Kue kolombeng merupakan makanan khas Yogyakarta. Kue kolombeng sudah ada sejak zaman dulu, sejak zaman kolonial. Kue ini berbentuk segi empat, berwarna coklat polos dan menggembung di bagian tengah seperti bantal kecil. Rasanya manis, legit, dan terasa empuk saat digigit. Tetapi kue ini garing dan beremah, jika tidak hati-hati dimakan, butiran tepung akan jatuh atau tersangkut di ujung-ujung bibir. Pada zaman dulu, kue kolombeng adalah makanan agung bagi rakyat jelata. Kue ini hanya tersaji di acara khusus, semisal kenduri atau pernikahan. Kue ini juga kerap disandingkan dengan kue apem sebagai hantaran sesaji pada tradisi nyadran di bulan ruwah menurut kalender Jawa.
Di Yogyakarta, kue kolombeng dulu hanya dijual oleh pedagang bakul tenongan dengan cap PA, atau Paku Alaman di luar pasar Beringharjo. Kelurahan Paku Alaman memang sempat terkenal sebagai sentra penghasil kue kolombeng mulai 1950 sampai sekitar akhir era 1990-an. Kini, tidak ada lagi pembuat kolombeng di Paku Alaman. Salah seorang pembuat Kolombeng yang masih bertahan adalah Cipto Diyono yang memilih menetao si Dusun Diran, Desa Sidorejo, Lendah, Kulonprogo.

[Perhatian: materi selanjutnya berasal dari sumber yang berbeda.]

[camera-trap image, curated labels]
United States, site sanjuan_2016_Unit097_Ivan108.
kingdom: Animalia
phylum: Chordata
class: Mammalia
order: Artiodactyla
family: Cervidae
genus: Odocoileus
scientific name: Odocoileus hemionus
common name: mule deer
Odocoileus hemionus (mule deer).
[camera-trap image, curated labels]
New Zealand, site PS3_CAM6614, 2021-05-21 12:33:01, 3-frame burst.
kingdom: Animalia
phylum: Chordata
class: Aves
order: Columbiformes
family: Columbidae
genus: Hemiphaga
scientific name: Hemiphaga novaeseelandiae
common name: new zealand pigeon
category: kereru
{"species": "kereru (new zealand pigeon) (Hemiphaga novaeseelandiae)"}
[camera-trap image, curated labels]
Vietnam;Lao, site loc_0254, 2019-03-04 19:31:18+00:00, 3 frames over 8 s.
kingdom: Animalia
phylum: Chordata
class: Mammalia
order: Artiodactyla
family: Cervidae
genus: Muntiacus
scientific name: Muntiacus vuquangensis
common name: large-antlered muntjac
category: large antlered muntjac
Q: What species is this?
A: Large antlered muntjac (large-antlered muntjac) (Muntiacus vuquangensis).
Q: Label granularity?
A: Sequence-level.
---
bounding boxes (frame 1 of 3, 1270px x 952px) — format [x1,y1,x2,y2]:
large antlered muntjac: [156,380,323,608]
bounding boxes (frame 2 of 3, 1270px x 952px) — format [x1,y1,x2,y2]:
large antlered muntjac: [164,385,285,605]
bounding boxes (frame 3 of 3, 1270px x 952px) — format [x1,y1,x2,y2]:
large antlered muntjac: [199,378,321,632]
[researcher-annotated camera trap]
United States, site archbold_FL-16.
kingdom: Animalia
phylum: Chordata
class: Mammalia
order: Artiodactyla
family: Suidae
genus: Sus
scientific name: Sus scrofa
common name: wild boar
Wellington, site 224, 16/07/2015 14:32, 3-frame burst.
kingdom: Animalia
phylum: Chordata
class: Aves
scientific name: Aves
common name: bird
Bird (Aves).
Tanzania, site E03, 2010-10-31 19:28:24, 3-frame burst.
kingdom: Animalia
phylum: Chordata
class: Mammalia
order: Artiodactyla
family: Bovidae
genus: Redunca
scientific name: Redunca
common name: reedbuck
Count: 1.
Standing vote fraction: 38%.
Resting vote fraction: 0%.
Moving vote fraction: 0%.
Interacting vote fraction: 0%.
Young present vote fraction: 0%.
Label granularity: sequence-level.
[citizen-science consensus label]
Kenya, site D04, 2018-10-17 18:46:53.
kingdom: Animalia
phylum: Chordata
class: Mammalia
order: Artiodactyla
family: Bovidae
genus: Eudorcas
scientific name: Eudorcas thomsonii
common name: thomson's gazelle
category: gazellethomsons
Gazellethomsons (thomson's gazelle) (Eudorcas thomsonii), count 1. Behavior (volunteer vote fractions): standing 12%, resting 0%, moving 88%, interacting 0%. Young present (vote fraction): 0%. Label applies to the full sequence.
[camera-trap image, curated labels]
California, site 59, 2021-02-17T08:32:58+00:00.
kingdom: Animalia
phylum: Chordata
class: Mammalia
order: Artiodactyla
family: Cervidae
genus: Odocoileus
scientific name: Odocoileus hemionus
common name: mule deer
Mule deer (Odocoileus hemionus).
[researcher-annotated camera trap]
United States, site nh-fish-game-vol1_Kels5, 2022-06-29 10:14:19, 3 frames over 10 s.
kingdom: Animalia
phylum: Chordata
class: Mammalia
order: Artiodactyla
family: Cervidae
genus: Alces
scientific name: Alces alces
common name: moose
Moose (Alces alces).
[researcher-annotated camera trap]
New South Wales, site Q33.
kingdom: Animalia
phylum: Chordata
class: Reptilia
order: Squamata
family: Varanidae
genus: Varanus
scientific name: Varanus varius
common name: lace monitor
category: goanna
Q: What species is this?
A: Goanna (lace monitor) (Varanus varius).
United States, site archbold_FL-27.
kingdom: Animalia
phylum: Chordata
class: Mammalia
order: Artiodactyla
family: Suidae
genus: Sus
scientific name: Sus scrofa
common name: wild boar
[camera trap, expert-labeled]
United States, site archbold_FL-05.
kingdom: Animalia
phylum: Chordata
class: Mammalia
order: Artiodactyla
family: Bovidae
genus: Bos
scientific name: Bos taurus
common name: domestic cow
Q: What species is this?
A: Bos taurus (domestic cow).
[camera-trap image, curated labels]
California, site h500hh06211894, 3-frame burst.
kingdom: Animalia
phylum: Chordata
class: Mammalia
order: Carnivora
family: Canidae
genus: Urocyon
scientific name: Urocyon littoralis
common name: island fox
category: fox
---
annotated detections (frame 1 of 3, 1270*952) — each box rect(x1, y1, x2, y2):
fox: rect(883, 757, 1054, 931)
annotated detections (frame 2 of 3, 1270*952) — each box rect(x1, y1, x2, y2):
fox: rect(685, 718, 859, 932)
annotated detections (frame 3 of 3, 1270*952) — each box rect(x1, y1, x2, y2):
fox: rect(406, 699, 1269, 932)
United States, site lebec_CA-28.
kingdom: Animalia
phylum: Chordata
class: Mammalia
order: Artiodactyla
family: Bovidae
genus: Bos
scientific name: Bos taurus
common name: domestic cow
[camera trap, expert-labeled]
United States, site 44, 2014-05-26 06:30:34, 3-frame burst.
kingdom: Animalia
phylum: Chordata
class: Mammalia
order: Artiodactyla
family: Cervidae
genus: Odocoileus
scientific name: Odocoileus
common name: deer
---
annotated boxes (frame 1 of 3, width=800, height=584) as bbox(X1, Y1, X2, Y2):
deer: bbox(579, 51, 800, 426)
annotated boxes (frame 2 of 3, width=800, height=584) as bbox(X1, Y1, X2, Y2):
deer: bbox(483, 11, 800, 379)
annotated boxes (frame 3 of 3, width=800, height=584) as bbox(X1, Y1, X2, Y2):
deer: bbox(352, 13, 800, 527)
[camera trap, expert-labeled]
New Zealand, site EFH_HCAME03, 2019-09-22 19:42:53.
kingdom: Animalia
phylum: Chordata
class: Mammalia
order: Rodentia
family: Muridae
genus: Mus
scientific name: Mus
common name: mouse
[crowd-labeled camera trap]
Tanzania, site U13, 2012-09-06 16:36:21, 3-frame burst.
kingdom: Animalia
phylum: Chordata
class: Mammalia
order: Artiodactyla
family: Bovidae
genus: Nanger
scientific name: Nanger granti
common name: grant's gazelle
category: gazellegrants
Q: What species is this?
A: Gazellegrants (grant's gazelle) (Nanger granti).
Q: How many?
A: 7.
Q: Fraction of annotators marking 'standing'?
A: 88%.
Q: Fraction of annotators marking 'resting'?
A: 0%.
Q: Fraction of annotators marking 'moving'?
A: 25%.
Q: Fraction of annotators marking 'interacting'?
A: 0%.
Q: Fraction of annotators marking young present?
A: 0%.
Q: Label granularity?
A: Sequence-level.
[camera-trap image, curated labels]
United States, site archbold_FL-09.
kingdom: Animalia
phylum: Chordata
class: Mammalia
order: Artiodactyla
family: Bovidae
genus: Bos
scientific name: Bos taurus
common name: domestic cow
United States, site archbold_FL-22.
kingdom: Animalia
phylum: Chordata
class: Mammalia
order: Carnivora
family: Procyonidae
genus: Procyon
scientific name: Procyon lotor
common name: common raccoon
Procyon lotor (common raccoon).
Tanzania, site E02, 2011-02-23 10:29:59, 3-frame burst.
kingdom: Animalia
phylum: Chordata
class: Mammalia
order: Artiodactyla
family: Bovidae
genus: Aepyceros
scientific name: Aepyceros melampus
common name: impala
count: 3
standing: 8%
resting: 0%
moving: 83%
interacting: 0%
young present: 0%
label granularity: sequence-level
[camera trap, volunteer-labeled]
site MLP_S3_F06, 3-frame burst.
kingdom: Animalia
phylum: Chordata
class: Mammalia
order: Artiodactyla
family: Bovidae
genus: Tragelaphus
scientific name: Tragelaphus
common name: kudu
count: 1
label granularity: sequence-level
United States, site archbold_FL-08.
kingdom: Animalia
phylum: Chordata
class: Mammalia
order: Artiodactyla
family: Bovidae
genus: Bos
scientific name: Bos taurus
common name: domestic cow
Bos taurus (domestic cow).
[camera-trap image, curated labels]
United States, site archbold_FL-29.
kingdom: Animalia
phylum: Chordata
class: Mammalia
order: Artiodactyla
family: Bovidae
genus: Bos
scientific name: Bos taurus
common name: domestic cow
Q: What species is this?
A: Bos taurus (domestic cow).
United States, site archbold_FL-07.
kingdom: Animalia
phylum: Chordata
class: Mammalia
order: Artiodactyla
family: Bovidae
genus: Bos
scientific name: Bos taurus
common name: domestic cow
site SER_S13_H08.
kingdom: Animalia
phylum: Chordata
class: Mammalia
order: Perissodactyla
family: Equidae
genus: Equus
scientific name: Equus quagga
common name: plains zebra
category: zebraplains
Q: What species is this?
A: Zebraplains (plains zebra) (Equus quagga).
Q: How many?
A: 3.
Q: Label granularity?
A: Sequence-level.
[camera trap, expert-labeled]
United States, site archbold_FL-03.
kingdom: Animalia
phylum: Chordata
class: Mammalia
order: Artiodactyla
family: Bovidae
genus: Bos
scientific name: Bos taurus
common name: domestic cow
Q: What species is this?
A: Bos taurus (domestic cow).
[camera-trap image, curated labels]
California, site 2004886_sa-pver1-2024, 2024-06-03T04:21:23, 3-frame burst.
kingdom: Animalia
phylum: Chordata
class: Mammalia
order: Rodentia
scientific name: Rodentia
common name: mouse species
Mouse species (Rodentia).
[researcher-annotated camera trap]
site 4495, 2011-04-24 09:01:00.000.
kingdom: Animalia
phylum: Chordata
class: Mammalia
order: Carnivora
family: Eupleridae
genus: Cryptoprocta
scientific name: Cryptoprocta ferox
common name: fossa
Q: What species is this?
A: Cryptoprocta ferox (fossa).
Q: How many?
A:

Sejak tahun 2000-sekarang, ia aktif memproduksi kue dan memasarkannya ke Bantul, Yogyakarta dan Kulonprogo.
Kue kolombeng yang telah matang sempurna akan bertahan sampai satu minggu. Karena itu, zaman dulu kolombeng kerap dijadikan bekal perjalanan bagi warga yang akan pergi jauh karena awet dan tidak mudah basi. Pembuatan kue kolombeng yang tidak mudah ini memiliki makna sebagai proses kehidupan. Untuk meraih tujuan yangmulia, manusia harus tekun berusaha. Namun, saat sudah mencapai tujuan itu, manusia harus tetap sederhana. Sesederhana kue kolombeng yang apa adanya dan tidak berlebih-lebihan.
Nama kolombeng sendiri masih menjadi misteri. Sejauh ini, tidak ada yang tahu pasti apa arti sesungguhnya dari nama ini. apalagi penyebutan tiap daerah yang berbeda, ada yang menyebut kolomben, klemben tetapi semua merujuk ke jenis kue yang sama. Pak cipto menduga kolomben berasal dari bahasa jawa “ kolo mbiyen” yag berarti masa lalu. Mengingatkan kita pada masa lalu, waktu makanan enak masih jarang dijumpai. Sekarang, kue kolombeng telah tenggelam oleh ketenaran panganan modern lain. Meski sudah hampir punah, tetapi kue kolombeng harus tetap ada, meskipun hanya sebagai pelengkap uba rampe atau perlengkapan sesaji di upacara-upacara adat tradisional. Bentuk dan rasa yang relatif sederhana serta fungsinya yang kebanyakan digunakan dalam upacara tradisi kematian menyebabkan kue ini kurang mendapat peminat. Bahkan di beberapa tempat kadang kue ini disebut kue kijing (jirat penanda makam) karena bentuknya mirip jirat pada makam.